As with all Spark integrations in DSS, SparkSQL recipes can read and write datasets, whatever their storage backends.
- First make sure that Spark is enabled
- Create a SparkSQL recipe by clicking the corresponding icon
- Add the input Datasets that will be used as source data in your recipes.
- Select or create the output dataset
- Click Create recipe.
- You can now write your SparkSQL code
If the SparkSQL icon is not enabled (greyed out), it can be because:
A SparkSQL recipe is simply a SELECT query based on the input datasets. Each input dataset is available as a SparkSQL table with the same name as the dataset (no database).
When you Validate your SparkSQL recipe, DSS verifies the syntax and computes the output schema of the output dataset. You get a prompt to update the schema.
The first time you validate a SparkSQL recipe after DSS startup, validation can take up to one minute. Subsequent validations are faster.
Alternatively to the default mode, where each input dataset is exposed as a table with the same name in the default database, you can choose to use the global Hive metastore as source of definitions for your tables.
Using the global metastore can be configured in the Advanced tab of the recipe.
In global metastore mode, your SparkSQL recipe does not need to declare its input datasets.
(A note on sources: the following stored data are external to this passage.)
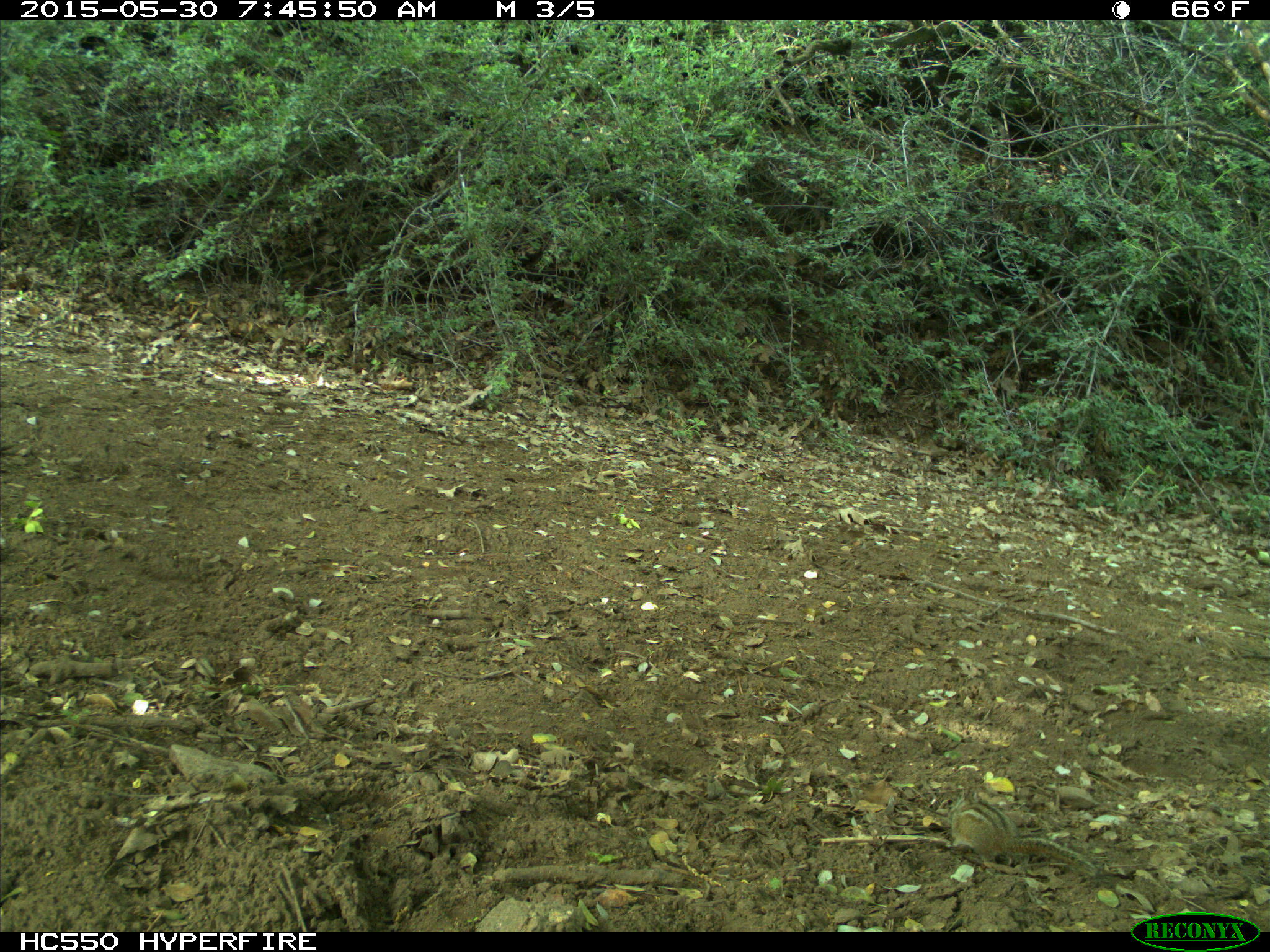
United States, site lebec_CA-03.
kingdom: Animalia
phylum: Chordata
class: Mammalia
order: Rodentia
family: Sciuridae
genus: Tamias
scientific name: Tamias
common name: chipmunk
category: unidentified chipmunk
Unidentified chipmunk (chipmunk) (Tamias).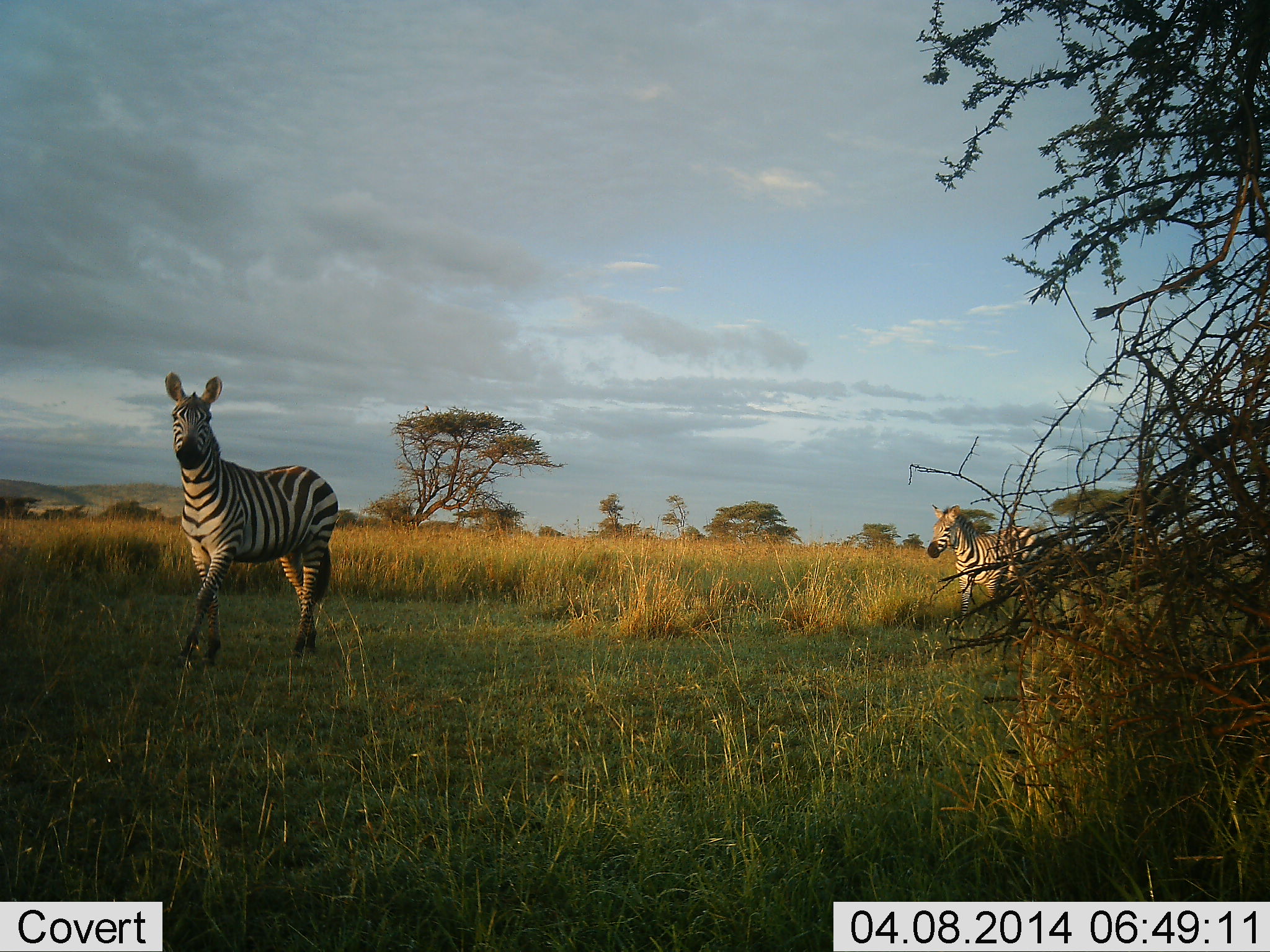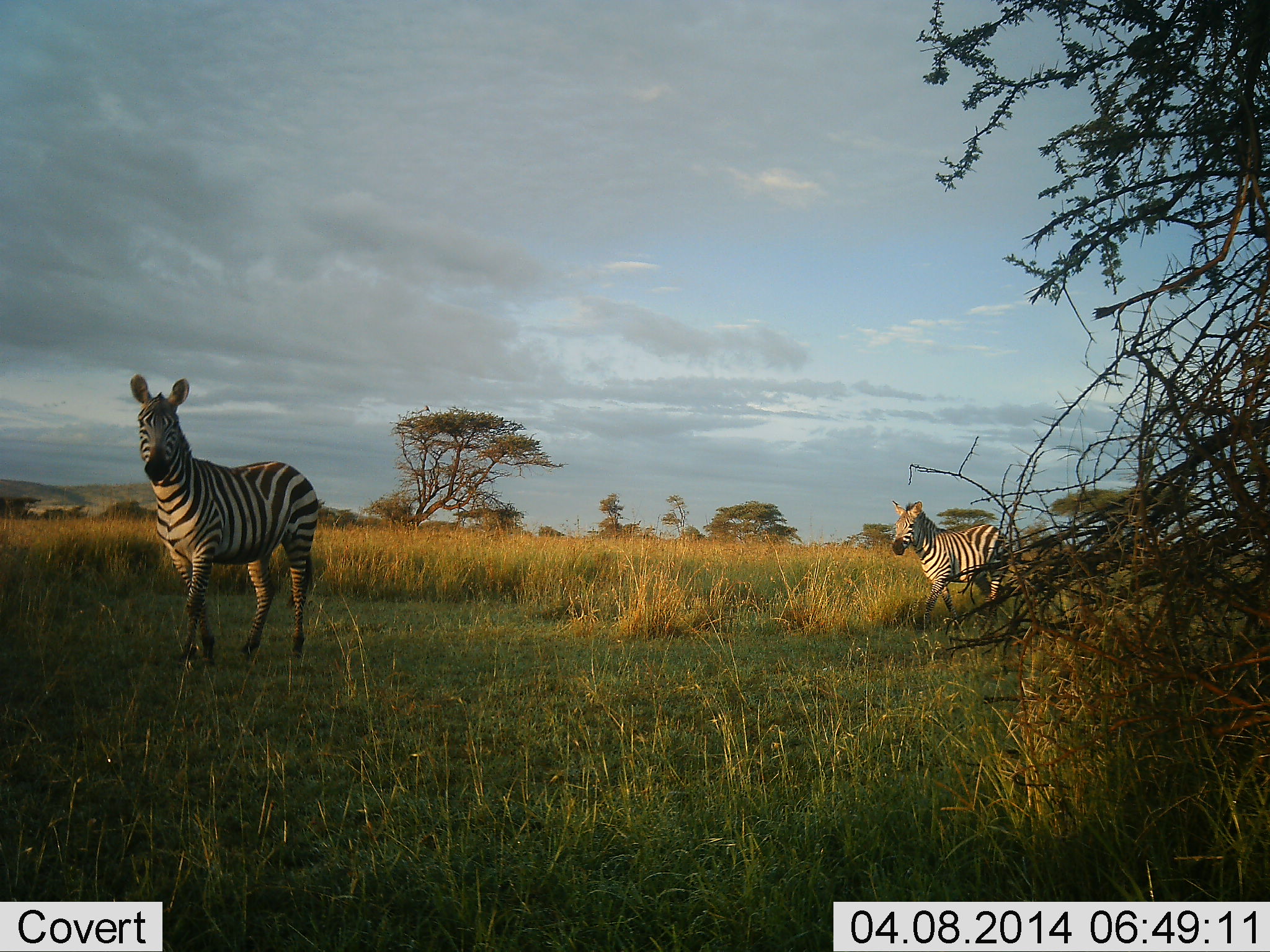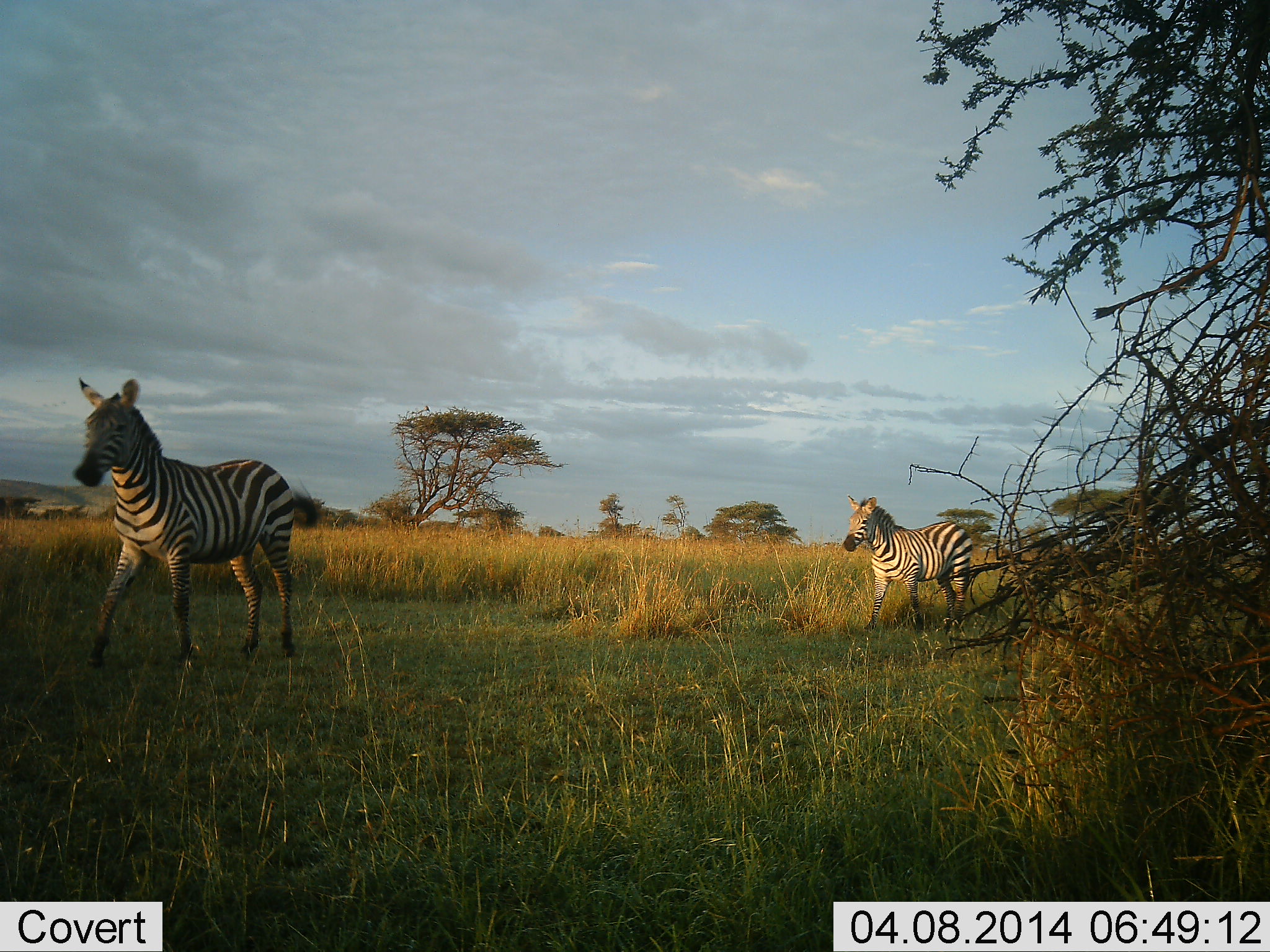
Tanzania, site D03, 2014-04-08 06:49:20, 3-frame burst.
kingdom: Animalia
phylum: Chordata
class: Mammalia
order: Perissodactyla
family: Equidae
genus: Equus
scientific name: Equus quagga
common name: plains zebra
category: zebra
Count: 2.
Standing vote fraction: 20%.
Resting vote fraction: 0%.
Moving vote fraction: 80%.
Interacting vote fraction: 0%.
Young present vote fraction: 10%.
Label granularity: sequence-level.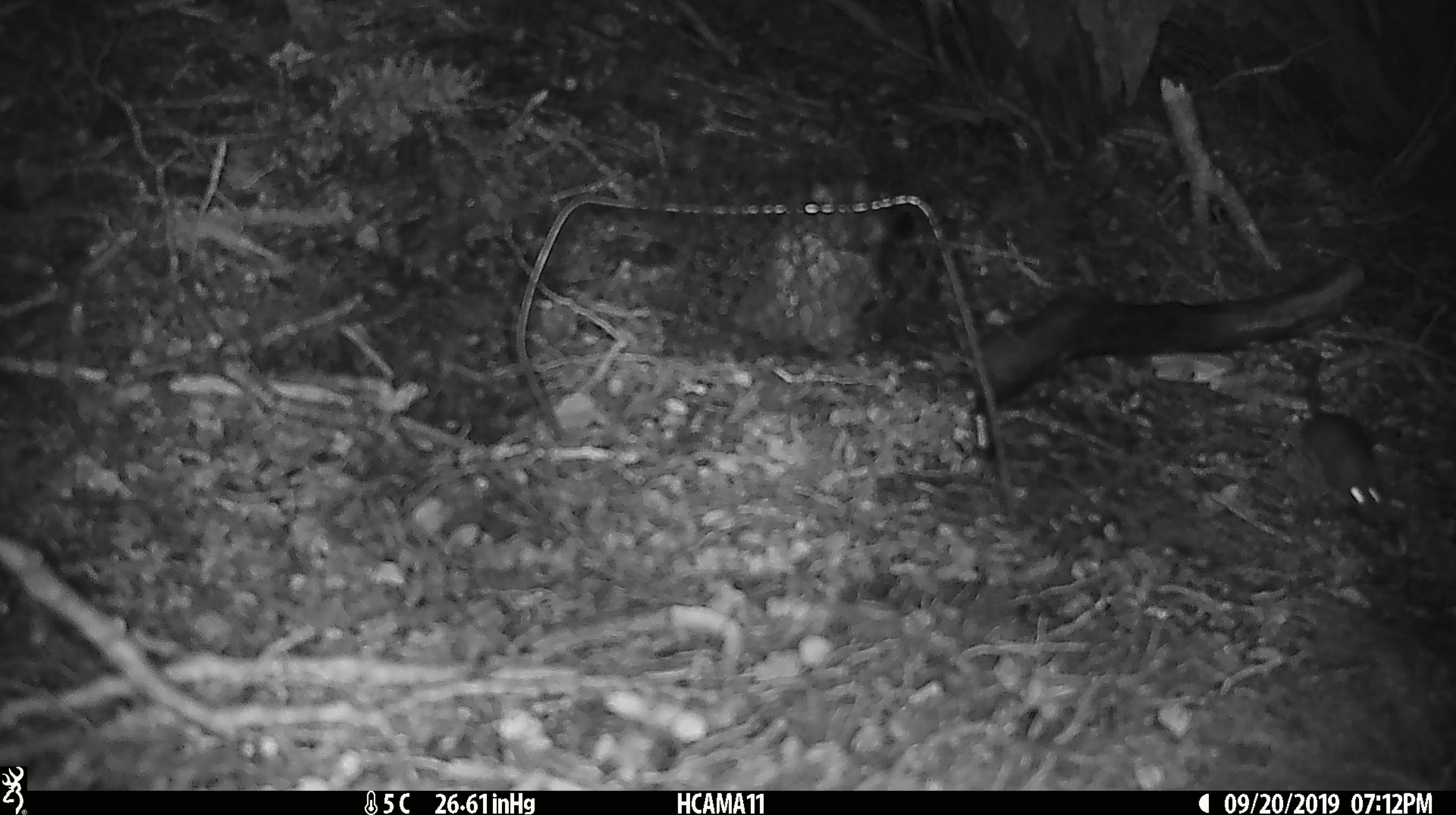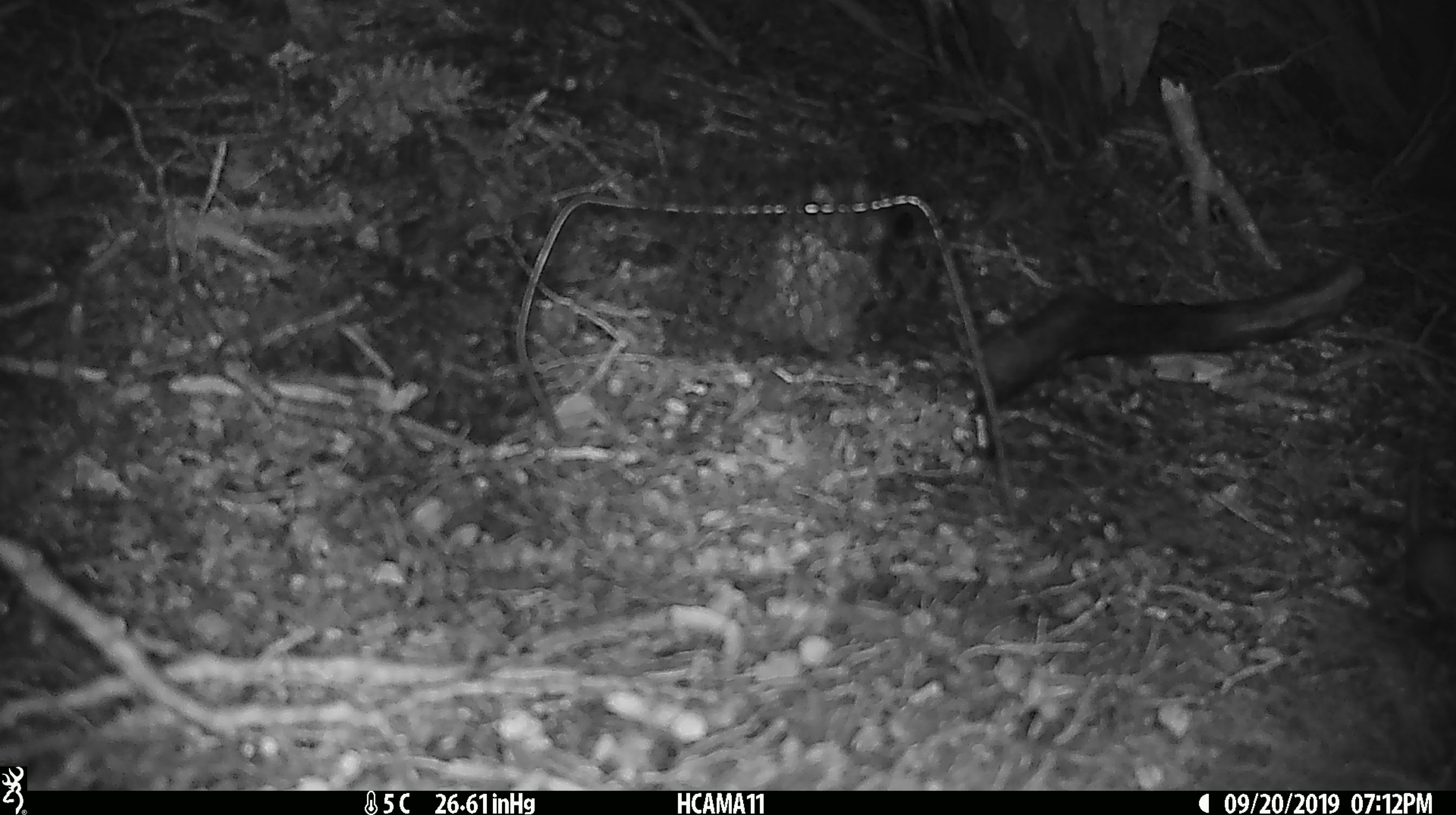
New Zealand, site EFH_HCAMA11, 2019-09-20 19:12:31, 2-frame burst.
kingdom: Animalia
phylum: Chordata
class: Mammalia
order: Rodentia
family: Muridae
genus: Mus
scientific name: Mus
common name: mouse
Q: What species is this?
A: Mouse (Mus).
It can actually run with no input dataset.
In global metastore mode, validation is disabled: it is not possible to validate your code anymore. The schema of your output dataset cannot be infered prior to running, and cannot be propagated accross the Flow without running the recipe. However, output schema will still be automatically infered after running the recipe. This behavior can be disabled in the Advanced tab.